In tempi di sostenibilità si parla spesso di cibi alternativi o biologici. Lo stesso vale anche per i vini, da quello biologico a quello biodinamico. Possono sembrare simili nel gusto e come tipo di prodotto, ma in realtà sono profondamente diversi. Presi insieme offrono una completa panoramica di un tipo preciso di produzione vinicola e tra loro, i due termini, non sono affatto sinonimi.
Tendenzialmente, un vino biodinamico è ritenuto di una qualità superiore rispetto a quello biologico. Soffermandoci sulla qualità, i prodotti utilizzati per la produzione, si potrebbe considerare la cosa come assodata, ma per valutare i due tipi di vino non bastano soltanto queste distinzioni. C’è da fare i conti con la natura, principalmente. In secondo luogo, i processi biologici influiscono irrimediabilmente sulla qualità.
Il vino biologico, secondo il regolamento europeo, è regolato da norme ben precise. Innanzitutto, si utilizzano soltanto le uve coltivate con metodi di agricoltura biologici, quindi senza sostanze chimiche di sintesi e senza Ogm. In secondo luogo, bisogna effettuare la vinificazione usando soltanto prodotti enologici e processi autorizzati da quel regolamento europeo. Evitando cioè l’aggiunta di sostanze chimiche usate abitualmente per correggere il vino.

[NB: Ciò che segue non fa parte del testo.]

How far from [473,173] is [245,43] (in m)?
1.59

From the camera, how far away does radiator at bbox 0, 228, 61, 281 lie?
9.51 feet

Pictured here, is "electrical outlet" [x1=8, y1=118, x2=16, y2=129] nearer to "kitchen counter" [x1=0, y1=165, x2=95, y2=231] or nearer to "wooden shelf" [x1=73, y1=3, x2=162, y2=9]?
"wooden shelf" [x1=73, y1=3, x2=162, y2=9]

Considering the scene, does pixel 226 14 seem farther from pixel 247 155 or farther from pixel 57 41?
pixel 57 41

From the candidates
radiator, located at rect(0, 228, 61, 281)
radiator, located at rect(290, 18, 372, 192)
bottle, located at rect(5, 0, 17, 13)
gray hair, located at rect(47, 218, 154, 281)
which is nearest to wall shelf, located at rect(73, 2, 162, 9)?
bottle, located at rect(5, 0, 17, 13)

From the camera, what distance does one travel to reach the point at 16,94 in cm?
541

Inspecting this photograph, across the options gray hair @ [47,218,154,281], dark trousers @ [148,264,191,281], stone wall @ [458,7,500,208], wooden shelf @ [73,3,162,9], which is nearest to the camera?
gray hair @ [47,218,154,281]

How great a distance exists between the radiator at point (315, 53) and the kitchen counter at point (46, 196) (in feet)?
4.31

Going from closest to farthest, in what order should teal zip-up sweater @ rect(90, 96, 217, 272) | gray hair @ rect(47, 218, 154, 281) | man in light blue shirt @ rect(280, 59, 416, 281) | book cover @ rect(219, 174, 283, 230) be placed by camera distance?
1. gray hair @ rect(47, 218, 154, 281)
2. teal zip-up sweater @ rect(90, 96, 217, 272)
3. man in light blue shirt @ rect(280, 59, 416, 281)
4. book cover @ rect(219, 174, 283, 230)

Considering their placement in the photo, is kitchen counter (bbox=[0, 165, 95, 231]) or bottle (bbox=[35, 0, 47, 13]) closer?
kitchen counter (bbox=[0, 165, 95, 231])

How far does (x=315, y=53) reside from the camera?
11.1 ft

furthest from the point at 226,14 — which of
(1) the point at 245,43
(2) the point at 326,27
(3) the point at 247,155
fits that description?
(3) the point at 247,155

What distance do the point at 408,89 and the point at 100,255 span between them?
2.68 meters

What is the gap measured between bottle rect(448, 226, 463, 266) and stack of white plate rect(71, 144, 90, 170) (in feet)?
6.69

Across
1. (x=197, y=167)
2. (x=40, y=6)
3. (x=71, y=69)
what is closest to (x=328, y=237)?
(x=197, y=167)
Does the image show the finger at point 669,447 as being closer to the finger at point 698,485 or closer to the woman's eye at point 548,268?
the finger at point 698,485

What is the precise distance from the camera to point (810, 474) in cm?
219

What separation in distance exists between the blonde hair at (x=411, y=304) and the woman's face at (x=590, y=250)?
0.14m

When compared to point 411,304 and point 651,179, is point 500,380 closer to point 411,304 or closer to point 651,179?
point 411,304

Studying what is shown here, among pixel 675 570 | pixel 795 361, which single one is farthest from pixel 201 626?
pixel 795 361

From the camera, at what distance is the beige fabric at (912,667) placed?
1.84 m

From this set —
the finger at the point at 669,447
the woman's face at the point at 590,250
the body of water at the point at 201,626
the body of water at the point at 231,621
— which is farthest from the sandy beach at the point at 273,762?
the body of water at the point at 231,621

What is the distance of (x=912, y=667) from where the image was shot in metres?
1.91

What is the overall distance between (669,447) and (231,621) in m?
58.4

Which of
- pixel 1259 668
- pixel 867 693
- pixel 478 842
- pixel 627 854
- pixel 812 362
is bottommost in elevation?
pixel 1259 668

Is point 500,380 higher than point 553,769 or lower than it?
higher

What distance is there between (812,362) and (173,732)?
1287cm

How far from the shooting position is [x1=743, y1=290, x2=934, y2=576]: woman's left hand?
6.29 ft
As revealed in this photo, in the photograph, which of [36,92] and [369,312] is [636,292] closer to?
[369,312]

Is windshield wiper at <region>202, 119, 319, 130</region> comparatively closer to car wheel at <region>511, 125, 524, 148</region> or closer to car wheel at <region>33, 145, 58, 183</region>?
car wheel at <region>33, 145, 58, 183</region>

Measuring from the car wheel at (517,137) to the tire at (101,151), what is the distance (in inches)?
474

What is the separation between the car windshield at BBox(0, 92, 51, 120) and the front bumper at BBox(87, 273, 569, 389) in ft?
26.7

Il provvedimento più importante riguarda però l’anidride solforosa, cioè la quantità massima di solfiti che possono essere presenti nel vino biologico. Si tratta di cento milligrammi per litro per i vini rossi e di cinquanta milligrammi in più per bianchi e rosé. Vietate invece le seguenti pratiche: concentrazione parziale a freddo, eliminazione dell’anidride solforosa con procedimenti fisici, l’elettrodialisi, la dealcolizzazione parziale e il trattamento con scambiatori di cationi.
A differenza di quello biologico, il vino biodinamico si ottiene da un’agricoltura di tipo biodinamica. Non è ancora riconosciuta a livello legislativo, perciò è regolamentata dall’associazione Demeter. In questo tipo di produzione non c’è spazio per la chimica e l’uso di macchinari: tutto si basa sul rispetto del corso della natura e in particolare delle fasi lunari. Il ritmo della natura è dunque l’elemento essenziale per questa specifica agricoltura.
Si utilizzano anche preparati biodinamici, cioè composti naturali, e in determinate fasi dell’anno. Il risultato che esce da questa coltivazione è una pianta sana in maniera naturale, di alta qualità e in grado di difendersi autonomamente dai parassiti. Anche il vino biodinamico non azzera i solfiti, ma li limita: 70 milligrammi per litro nei vini rossi, 90 in quelli bianchi e 60 in quelli frizzanti.